WORK ORDER: Carry none of the pictures over; write out the complete data exactly.

===== RECORDS PROVIDED

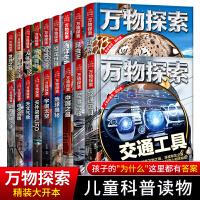 万物探索全套18册儿童科普书籍军事武器世界兵器汽车交通工具宇宙地球奥秘青少年科学探索丛书中小学生课外阅读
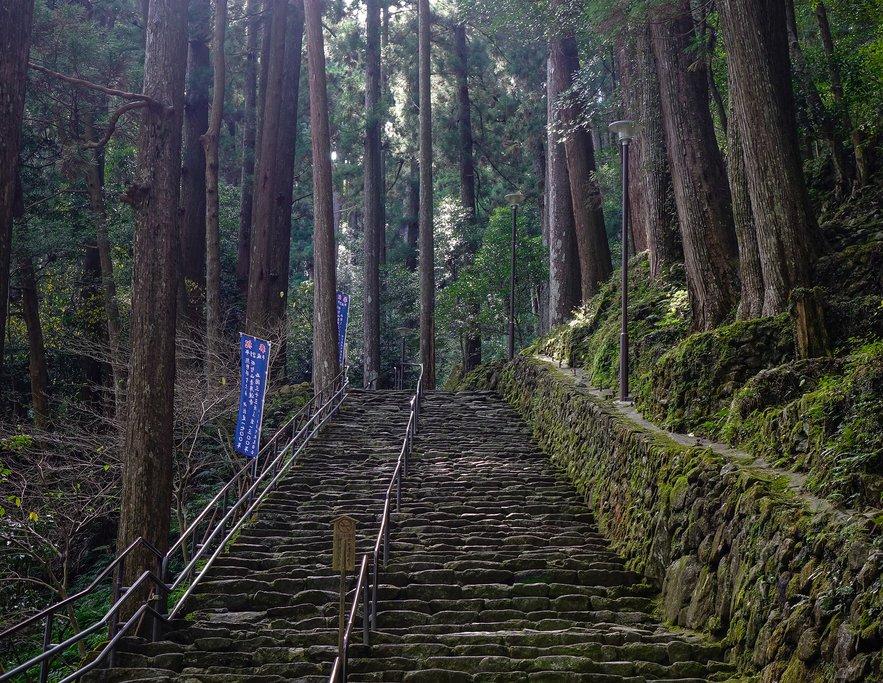 Part of the Kumano Kodo trail.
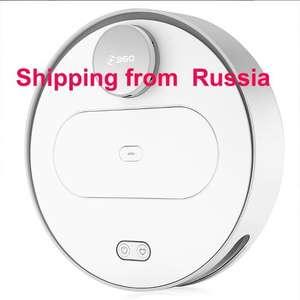 Робот-пылесос 360 S6 (Доставка из России)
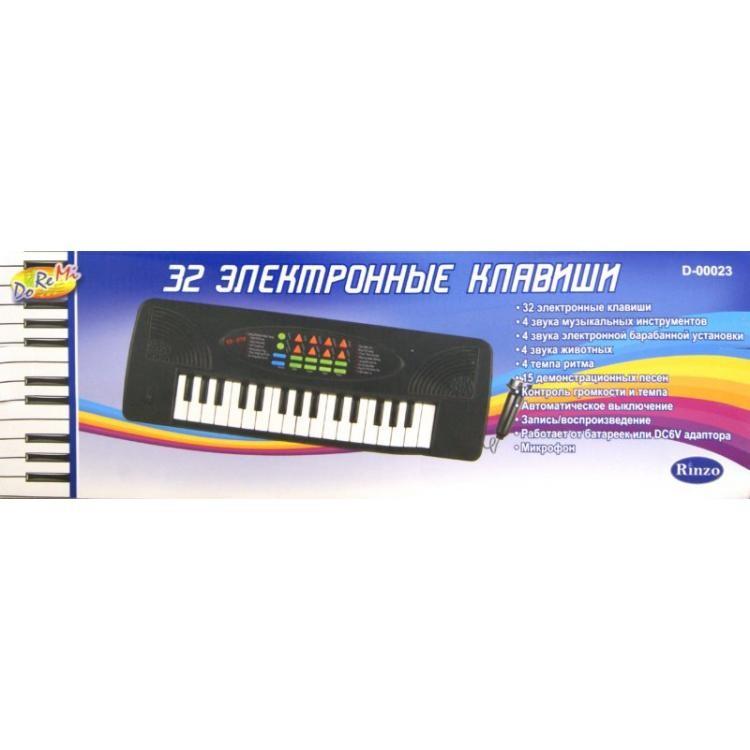 Черный синтезатор 32 клавиши
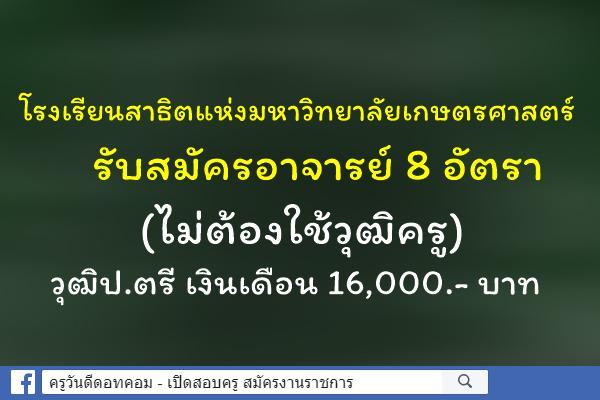 โรงเรียนสาธิตแห่งมหาวิทยาลัยเกษตรศาสตร์ รับสมัครอาจารย์ 8 อัตรา วุฒิป.ตรี เงินเดือน 16,000.-บาท
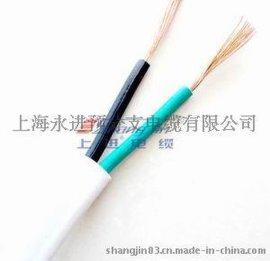 【企业集采】RVV-2*1.5护套电源线 软线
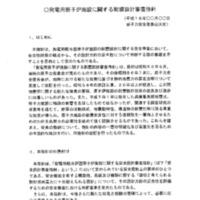 平成16年5月25日 打合せ資料.pdf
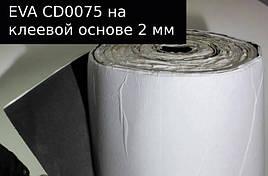 Микропора EVA CD0075 на клеевой основе 2 мм 1х100м (70мк)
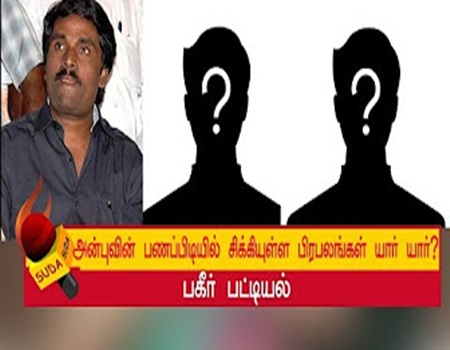 list of producers who had issues with anbuchezhiyan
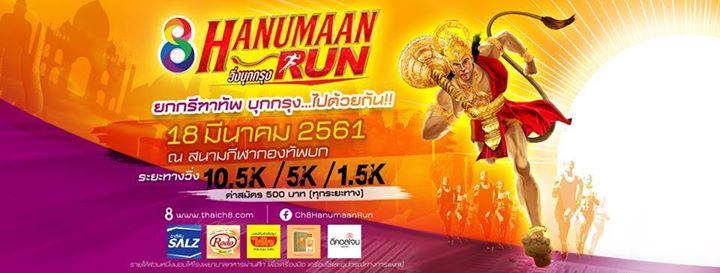 Hanumaan RUN วิ่งบุกกรุง 2018
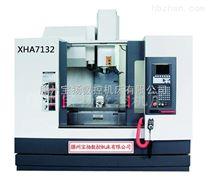 廠家直銷XHA7132數控銑床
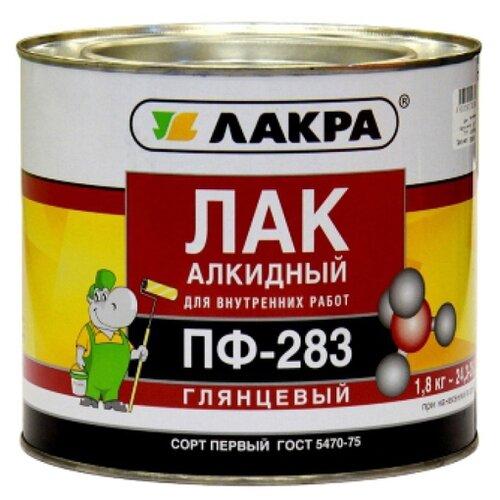 Лак Лакра ПФ-283 1.8 кг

==========

OUTPUT OF THE EXERCISE:
 万物探索全套18册儿童科普书籍军事武器世界兵器汽车交通工具宇宙地球奥秘青少年科学探索丛书中小学生课外阅读
 Part of the Kumano Kodo trail.
 Робот-пылесос 360 S6 (Доставка из России)
 Черный синтезатор 32 клавиши
 โรงเรียนสาธิตแห่งมหาวิทยาลัยเกษตรศาสตร์ รับสมัครอาจารย์ 8 อัตรา วุฒิป.ตรี เงินเดือน 16,000.-บาท
 【企业集采】RVV-2*1.5护套电源线 软线
 平成16年5月25日 打合せ資料.pdf
 Микропора EVA CD0075 на клеевой основе 2 мм 1х100м (70мк)
 list of producers who had issues with anbuchezhiyan
 Hanumaan RUN วิ่งบุกกรุง 2018
 廠家直銷XHA7132數控銑床
 Лак Лакра ПФ-283 1.8 кг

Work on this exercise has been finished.